- _WHAT YOU SHOULD DO_
Format the lines from the one containing "Does (x=707, y=336)" through the end of the entries, inclusive, as a Markdown table with the columns No. and Line, leaving out blank lines.

Source entries:
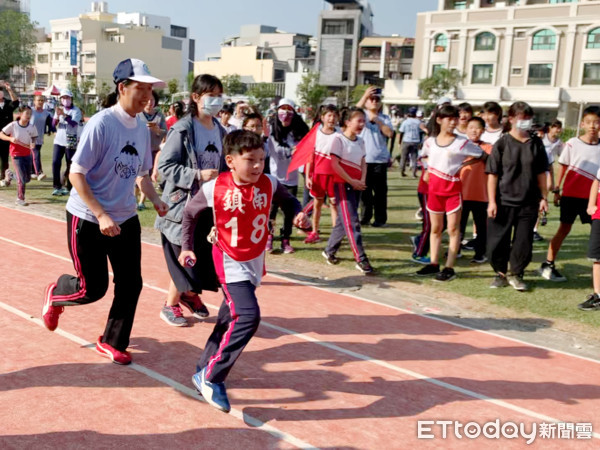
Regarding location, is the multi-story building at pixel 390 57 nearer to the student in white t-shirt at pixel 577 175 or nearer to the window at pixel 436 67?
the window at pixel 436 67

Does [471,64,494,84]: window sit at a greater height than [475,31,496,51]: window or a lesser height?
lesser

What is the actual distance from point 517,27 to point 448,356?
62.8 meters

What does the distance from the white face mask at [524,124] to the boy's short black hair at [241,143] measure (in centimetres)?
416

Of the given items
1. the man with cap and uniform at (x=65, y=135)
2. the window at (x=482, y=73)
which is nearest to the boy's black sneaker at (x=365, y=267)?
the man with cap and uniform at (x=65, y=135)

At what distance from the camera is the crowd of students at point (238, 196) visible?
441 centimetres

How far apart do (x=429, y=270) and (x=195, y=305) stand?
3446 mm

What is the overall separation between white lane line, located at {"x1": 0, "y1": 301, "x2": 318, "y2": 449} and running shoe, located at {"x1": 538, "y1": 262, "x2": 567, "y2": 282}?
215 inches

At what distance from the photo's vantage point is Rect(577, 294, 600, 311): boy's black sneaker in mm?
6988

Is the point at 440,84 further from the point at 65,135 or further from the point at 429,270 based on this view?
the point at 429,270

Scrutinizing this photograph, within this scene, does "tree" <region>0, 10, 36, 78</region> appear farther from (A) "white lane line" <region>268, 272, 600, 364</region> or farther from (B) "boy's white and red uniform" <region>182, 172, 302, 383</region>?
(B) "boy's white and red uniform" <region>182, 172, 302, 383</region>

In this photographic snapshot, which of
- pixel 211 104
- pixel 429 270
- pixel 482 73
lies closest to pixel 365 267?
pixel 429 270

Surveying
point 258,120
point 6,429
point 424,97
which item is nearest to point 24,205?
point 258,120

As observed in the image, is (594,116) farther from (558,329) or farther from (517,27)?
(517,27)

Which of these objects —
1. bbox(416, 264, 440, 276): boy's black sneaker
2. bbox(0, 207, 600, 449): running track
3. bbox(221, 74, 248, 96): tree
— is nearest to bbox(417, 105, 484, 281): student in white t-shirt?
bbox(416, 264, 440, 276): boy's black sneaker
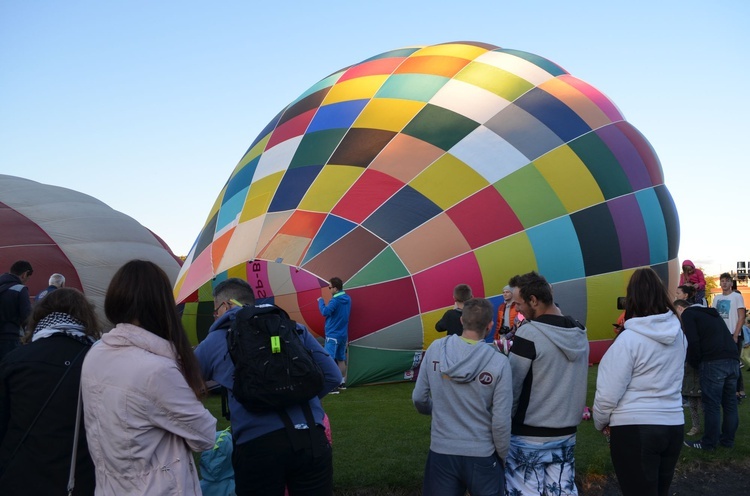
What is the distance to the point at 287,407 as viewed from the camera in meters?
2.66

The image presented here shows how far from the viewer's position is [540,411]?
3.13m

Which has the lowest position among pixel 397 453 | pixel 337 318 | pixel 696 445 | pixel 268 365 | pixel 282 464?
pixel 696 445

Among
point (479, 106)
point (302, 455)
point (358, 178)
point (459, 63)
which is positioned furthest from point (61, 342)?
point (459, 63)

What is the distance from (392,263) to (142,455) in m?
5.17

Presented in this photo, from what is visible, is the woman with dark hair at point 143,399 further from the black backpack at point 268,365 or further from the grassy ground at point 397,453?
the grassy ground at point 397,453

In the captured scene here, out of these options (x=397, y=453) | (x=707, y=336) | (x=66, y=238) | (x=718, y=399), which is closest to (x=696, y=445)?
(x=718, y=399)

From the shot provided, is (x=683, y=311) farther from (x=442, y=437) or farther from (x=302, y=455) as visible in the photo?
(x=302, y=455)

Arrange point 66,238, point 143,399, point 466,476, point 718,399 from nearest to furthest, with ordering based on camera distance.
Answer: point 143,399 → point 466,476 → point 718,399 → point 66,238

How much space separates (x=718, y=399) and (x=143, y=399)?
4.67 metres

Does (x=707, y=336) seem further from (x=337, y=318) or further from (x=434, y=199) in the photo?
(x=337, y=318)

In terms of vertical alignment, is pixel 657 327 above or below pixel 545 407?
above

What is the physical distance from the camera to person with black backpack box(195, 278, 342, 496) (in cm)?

- _ANSWER TO THIS EXERCISE_
| No. | Line |
|---|---|
| 1 | Does (x=707, y=336) seem further from (x=337, y=318) or further from (x=434, y=199) in the photo? |
| 2 | (x=337, y=318) |
| 3 | In terms of vertical alignment, is pixel 657 327 above or below pixel 545 407? |
| 4 | above |
| 5 | What is the physical distance from the camera to person with black backpack box(195, 278, 342, 496) (in cm)? |